**TASK DIRECTIONS**
Transcribe the rest of the listing below, starting with the line that contains "United States, site" and ending with the last line, exactly as written.

[Opening SUPPLIED DATA section]

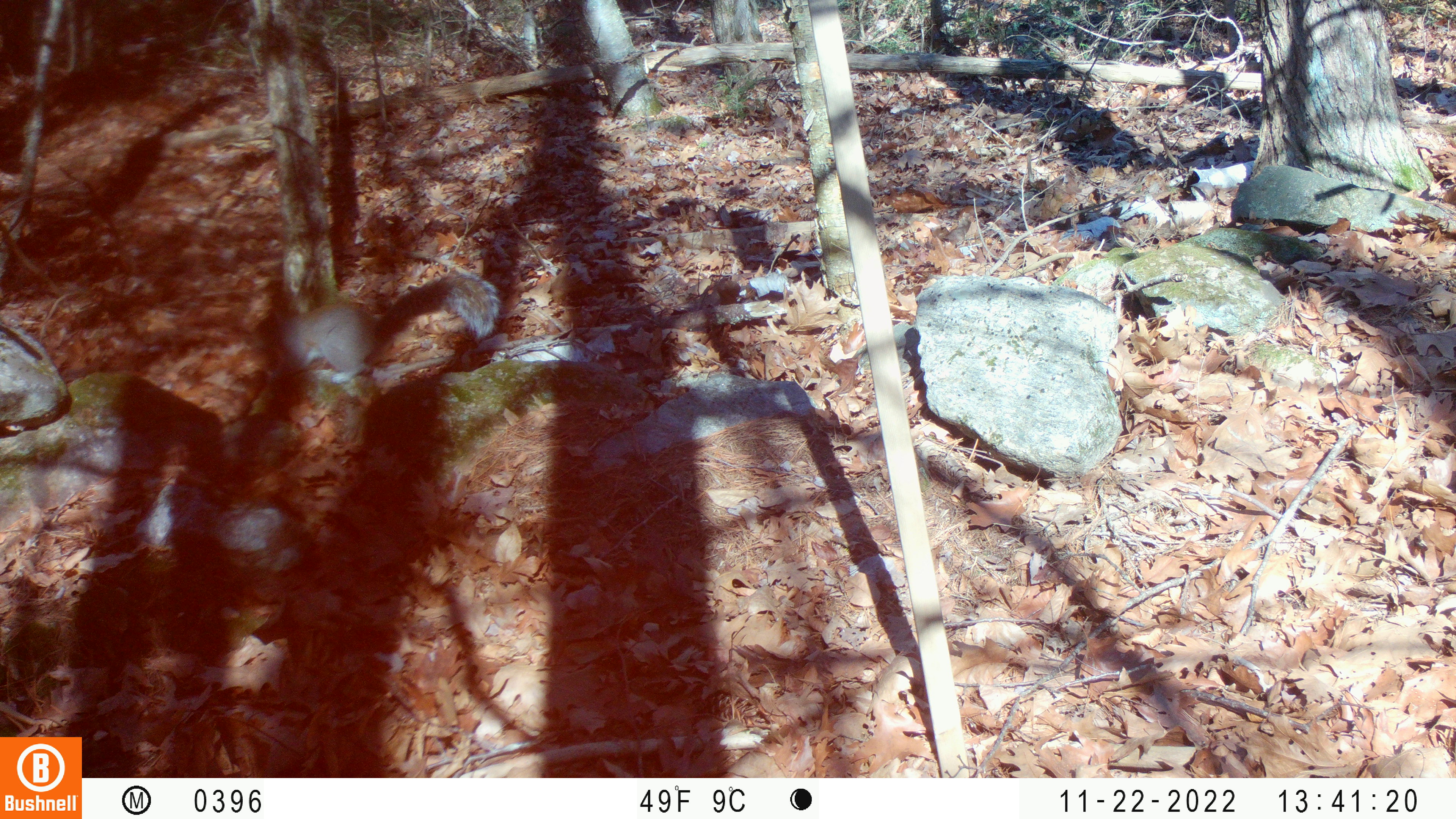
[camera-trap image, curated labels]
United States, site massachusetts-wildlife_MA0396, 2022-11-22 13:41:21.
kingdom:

[Closing SUPPLIED DATA section]

**TASK SOLUTION**
United States, site massachusetts-wildlife_MA0396, 2022-11-22 13:41:21.
kingdom:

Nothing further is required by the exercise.